Exercise requirements: A complete answer includes every line below with the word "United".

Stored items
=== Begin Enclosure ===
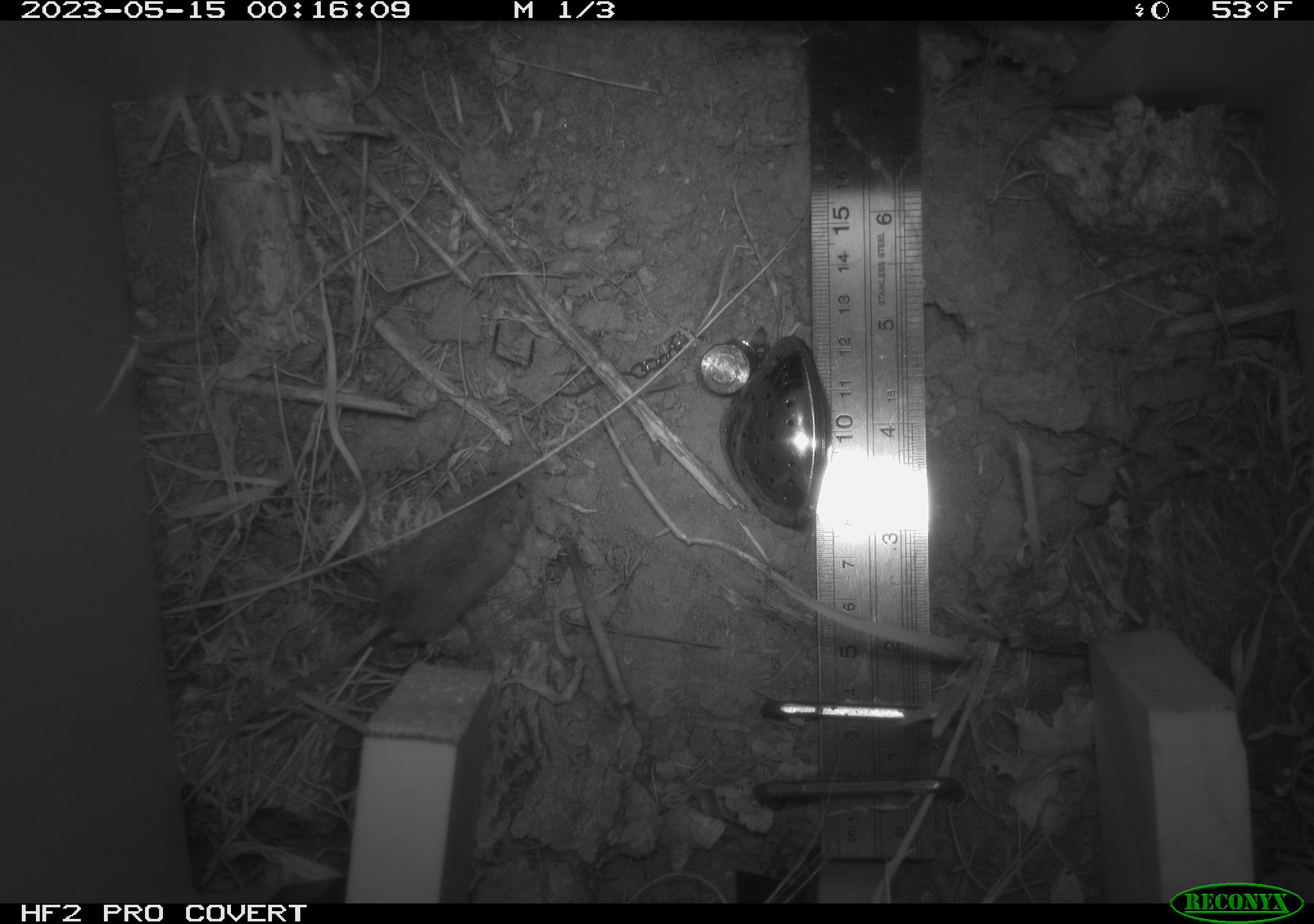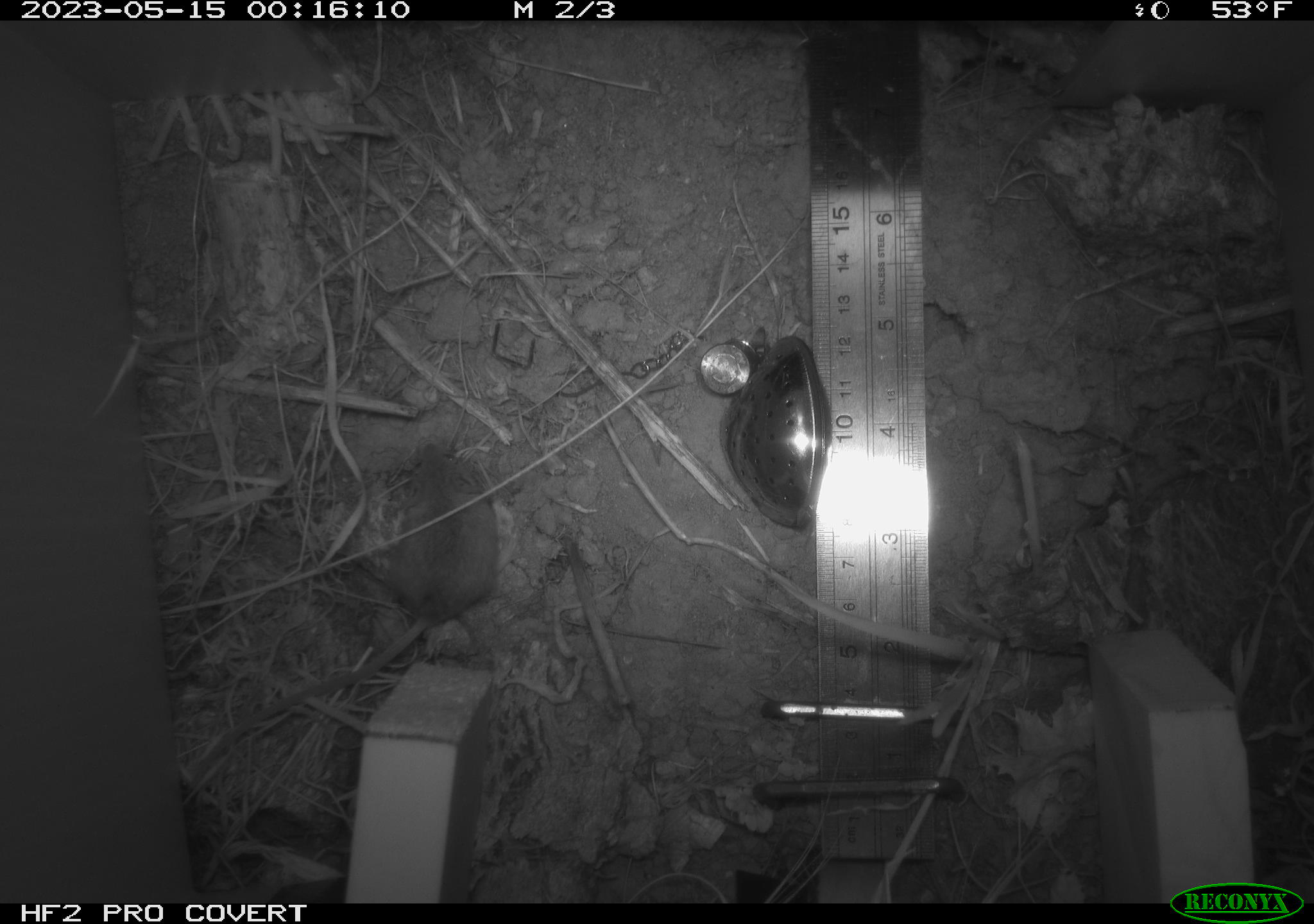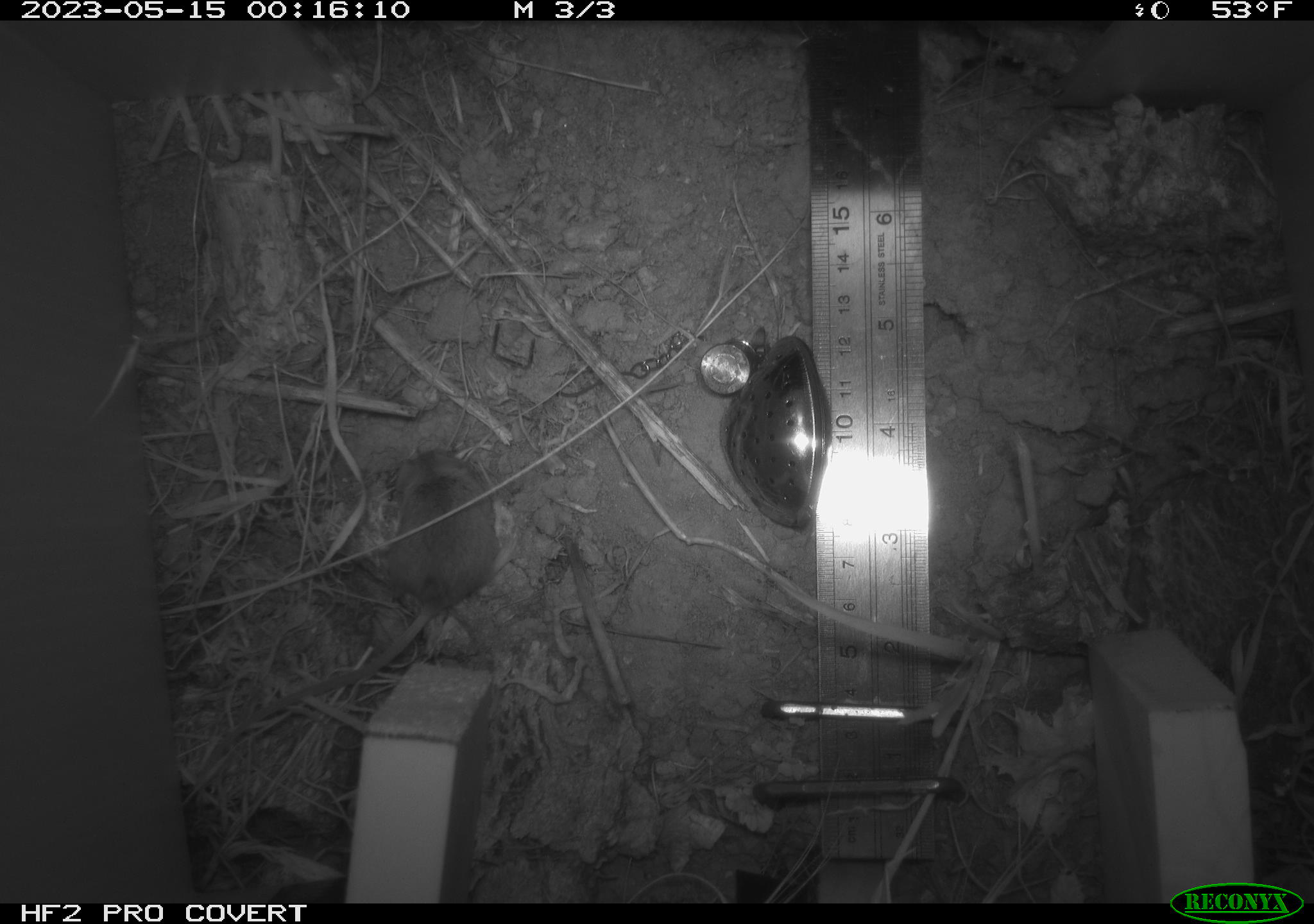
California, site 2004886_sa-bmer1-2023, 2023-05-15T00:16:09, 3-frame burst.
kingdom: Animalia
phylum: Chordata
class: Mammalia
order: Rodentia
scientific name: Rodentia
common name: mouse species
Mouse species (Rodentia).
=== End Enclosure ===
=== Begin Enclosure ===
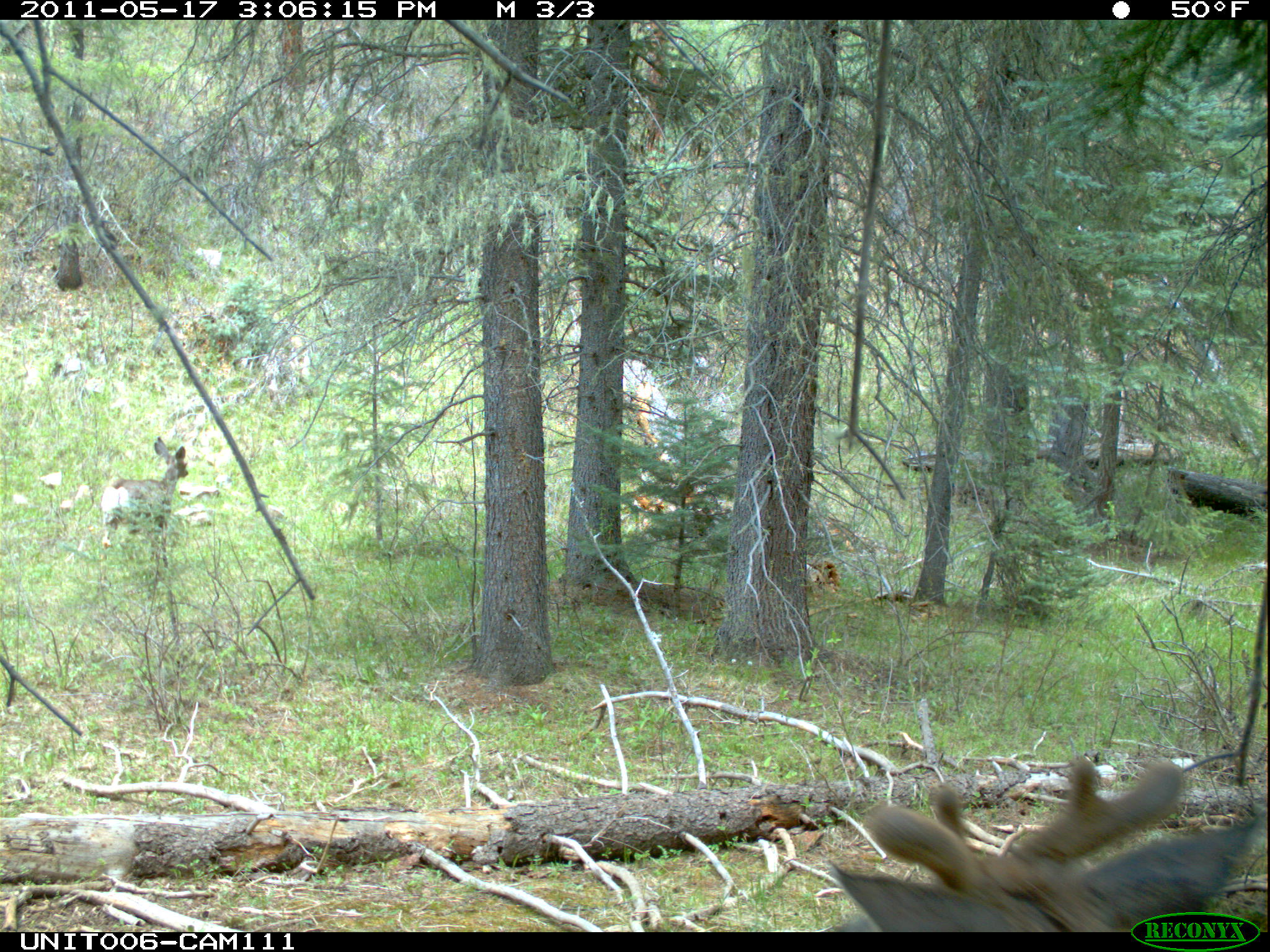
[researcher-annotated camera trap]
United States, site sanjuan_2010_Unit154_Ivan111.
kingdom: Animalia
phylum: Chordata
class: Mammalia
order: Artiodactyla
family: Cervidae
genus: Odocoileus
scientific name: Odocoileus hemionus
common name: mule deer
=== End Enclosure ===
=== Begin Enclosure ===
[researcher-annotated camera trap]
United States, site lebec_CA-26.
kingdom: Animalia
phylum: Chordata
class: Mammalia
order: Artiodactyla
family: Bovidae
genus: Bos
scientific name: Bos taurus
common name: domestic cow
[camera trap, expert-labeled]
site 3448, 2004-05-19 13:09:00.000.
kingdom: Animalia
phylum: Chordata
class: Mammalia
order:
=== End Enclosure ===
Exercise result:
United States, site sanjuan_2010_Unit154_Ivan111.
United States, site lebec_CA-26.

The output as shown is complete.